INFORMATION:
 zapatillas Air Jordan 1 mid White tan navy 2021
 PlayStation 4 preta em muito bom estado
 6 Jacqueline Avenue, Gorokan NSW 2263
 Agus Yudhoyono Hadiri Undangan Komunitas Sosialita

==

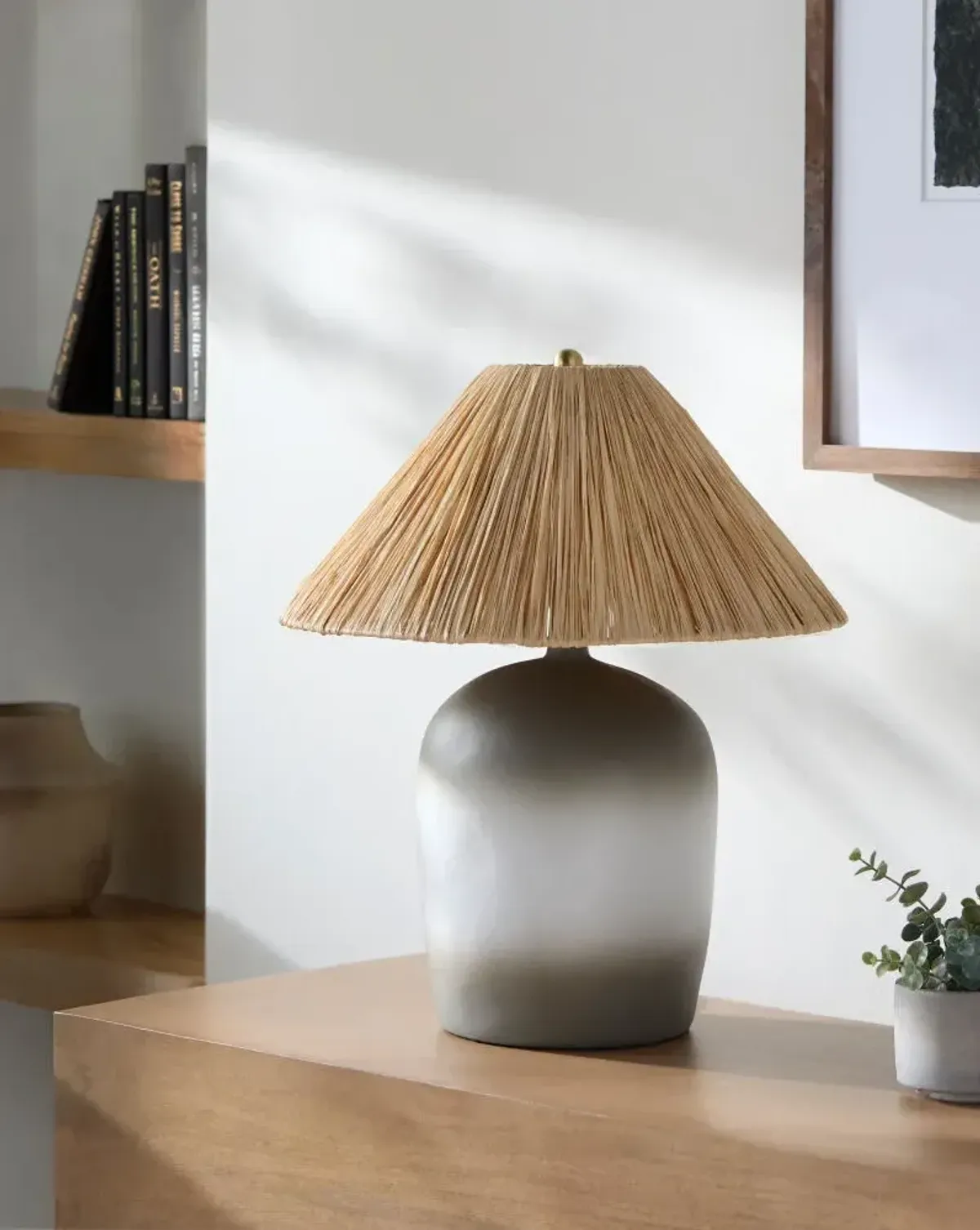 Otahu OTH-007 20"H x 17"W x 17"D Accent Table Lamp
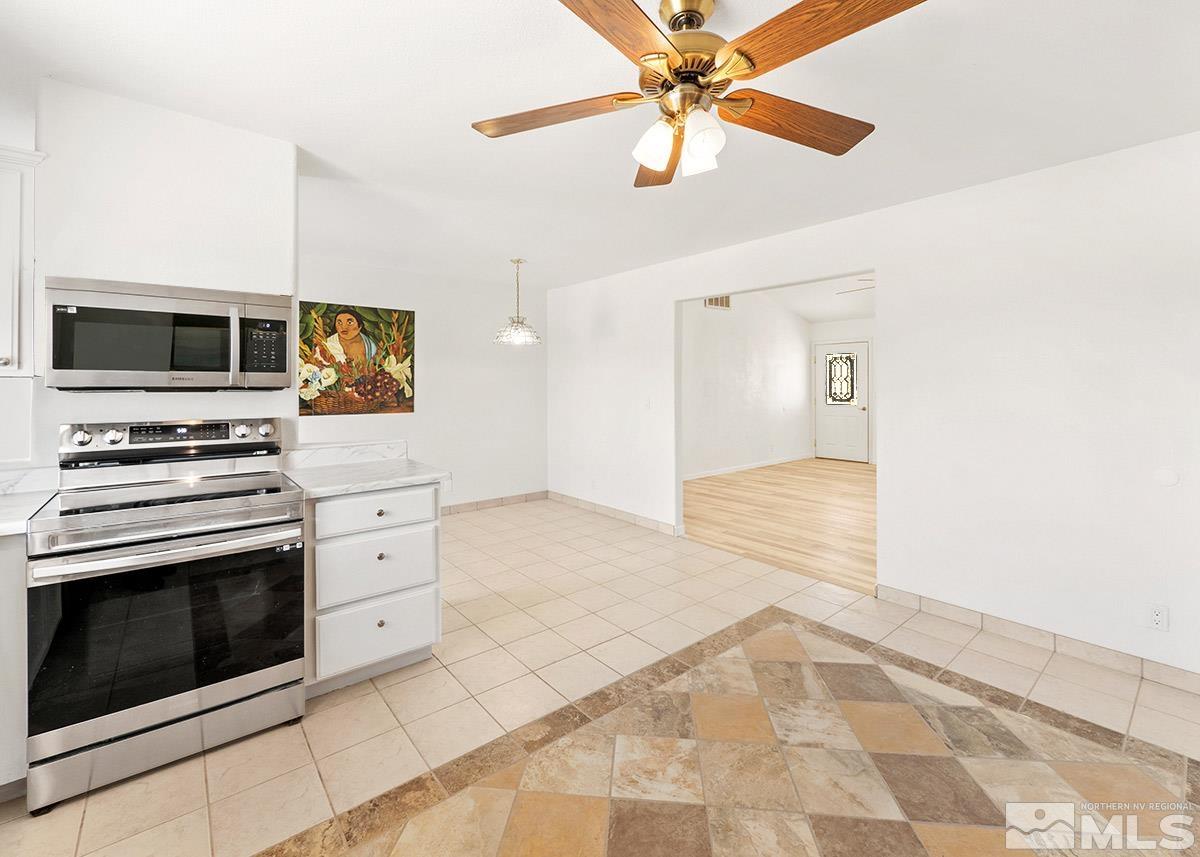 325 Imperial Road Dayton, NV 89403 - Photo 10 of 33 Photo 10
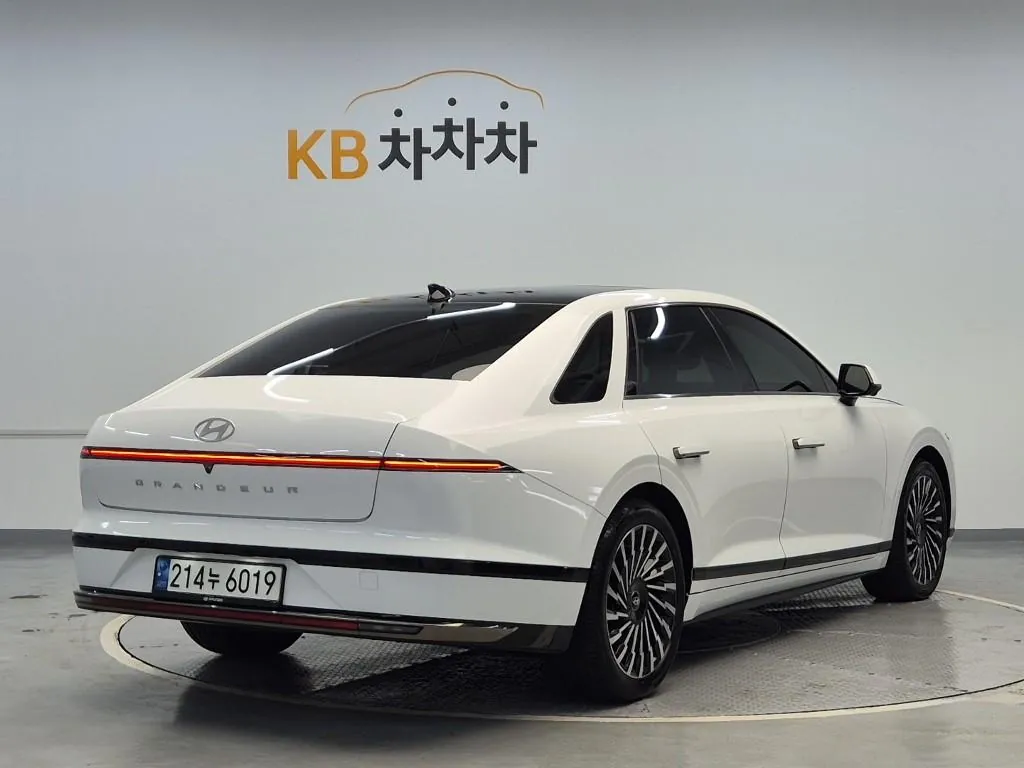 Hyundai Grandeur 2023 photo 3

DESCRIPTION OF THE TASK: Quote the entries word for word, starting at the line containing "zapatillas Air Jordan" and ending at the line containing "Agus Yudhoyono Hadiri".

REPLY TO THE EXERCISE:
 zapatillas Air Jordan 1 mid White tan navy 2021
 PlayStation 4 preta em muito bom estado
 6 Jacqueline Avenue, Gorokan NSW 2263
 Agus Yudhoyono Hadiri Undangan Komunitas Sosialita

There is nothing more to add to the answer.